**SOURCE PASSAGE**
********

My last memory of her is of her in a
hospital bed.
I don’t remember much, except for the
warm yellow fluorescent lighting and that she was smiling. I don’t remember my
three year-old self feeling fear or apprehension from the medical instruments
and monitors. I just remember the happiness of my beautiful mother looking at
me and smiling. It was the last time I would see her alive, though we didn’t
know it at the time.
Linda Diane Fralick Wilcox died on Thanksgiving,
November 23rd, 2000 of a cerebral hemorrhage. After a lifetime of
suffering from multiple kidney transplants, dozens of surgeries, hypertension,
and a couple of near death experiences she was finally gone. She died at only
34, leaving behind a 48 year-old husband to care for their three year-old girl
and two-year old boy, her miracle babies.
My first memory is of getting a
computer for my 3rd birthday (one of the benefits of having a father
in the computer industry). I remember sitting outside my bedroom door, hearing the
unknown noises coming from my room of my dad setting it up. I remember my mom
sitting down by me, hugging me and laughing.

********

**TASK INSTRUCTIONS**
**A)** Please summarize the memoir excerpt in two sentences.
**B)** Write out the memoir excerpt word for word, from "I don’t remember much, except" to "her miracle babies.".

**COLLECTED DATA**
********

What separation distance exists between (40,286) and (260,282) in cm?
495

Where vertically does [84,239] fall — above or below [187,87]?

********

**EXERCISE RESPONSES**
**A)** The writer's final memory of their mother, Linda Diane Fralick Wilcox, is of her smiling from a hospital bed when the writer was three, and it was the last time the writer saw her alive. She died of a cerebral hemorrhage on Thanksgiving, November 23rd, 2000, at only 34, after a lifetime of kidney transplants, surgeries, and hypertension, leaving a 48 year-old husband to care for their three year-old girl and two-year old boy.

**B)**
I don’t remember much, except for the
warm yellow fluorescent lighting and that she was smiling. I don’t remember my
three year-old self feeling fear or apprehension from the medical instruments
and monitors. I just remember the happiness of my beautiful mother looking at
me and smiling. It was the last time I would see her alive, though we didn’t
know it at the time.
Linda Diane Fralick Wilcox died on Thanksgiving,
November 23rd, 2000 of a cerebral hemorrhage. After a lifetime of
suffering from multiple kidney transplants, dozens of surgeries, hypertension,
and a couple of near death experiences she was finally gone. She died at only
34, leaving behind a 48 year-old husband to care for their three year-old girl
and two-year old boy, her miracle babies.